The problem:
Copy only what lies from the line containing "105823_Topic 1 Kinematics" through the line containing "DCA04_007 - 4K" in the entries below, keeping both end lines exact and dropping every picture.

The data:

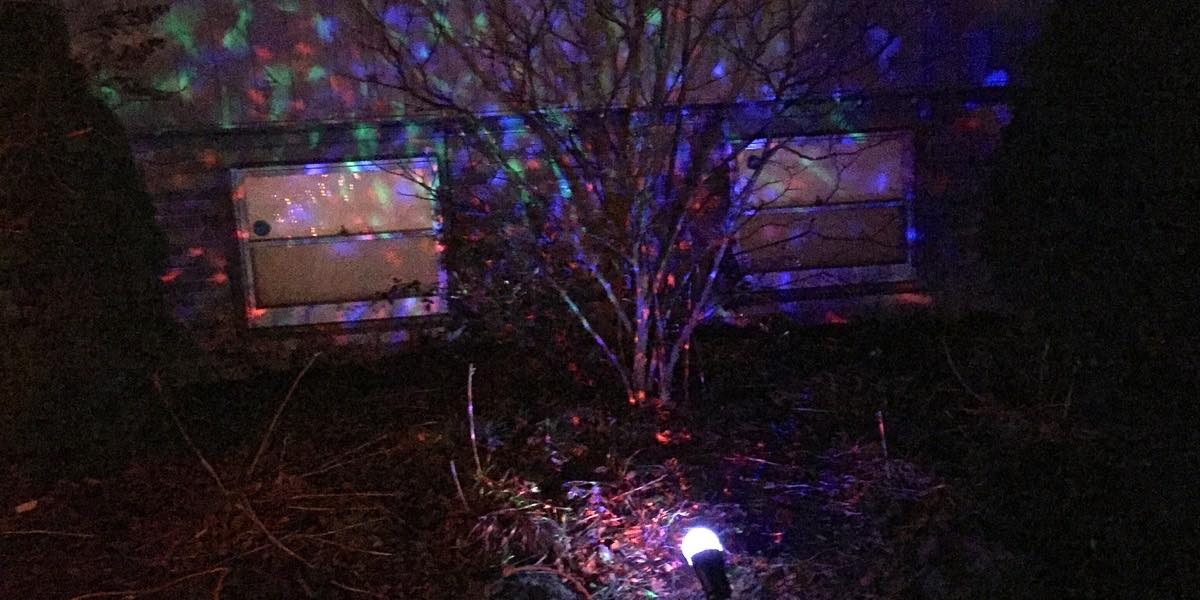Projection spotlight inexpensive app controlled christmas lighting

--

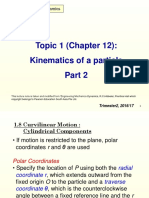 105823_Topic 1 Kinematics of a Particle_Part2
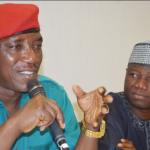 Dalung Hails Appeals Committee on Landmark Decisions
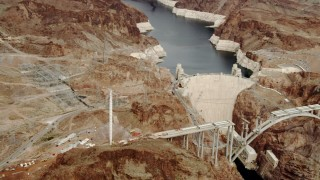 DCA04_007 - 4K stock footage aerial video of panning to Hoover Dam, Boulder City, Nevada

Finished exercise:
 105823_Topic 1 Kinematics of a Particle_Part2
 Dalung Hails Appeals Committee on Landmark Decisions
 DCA04_007 - 4K stock footage aerial video of panning to Hoover Dam, Boulder City, Nevada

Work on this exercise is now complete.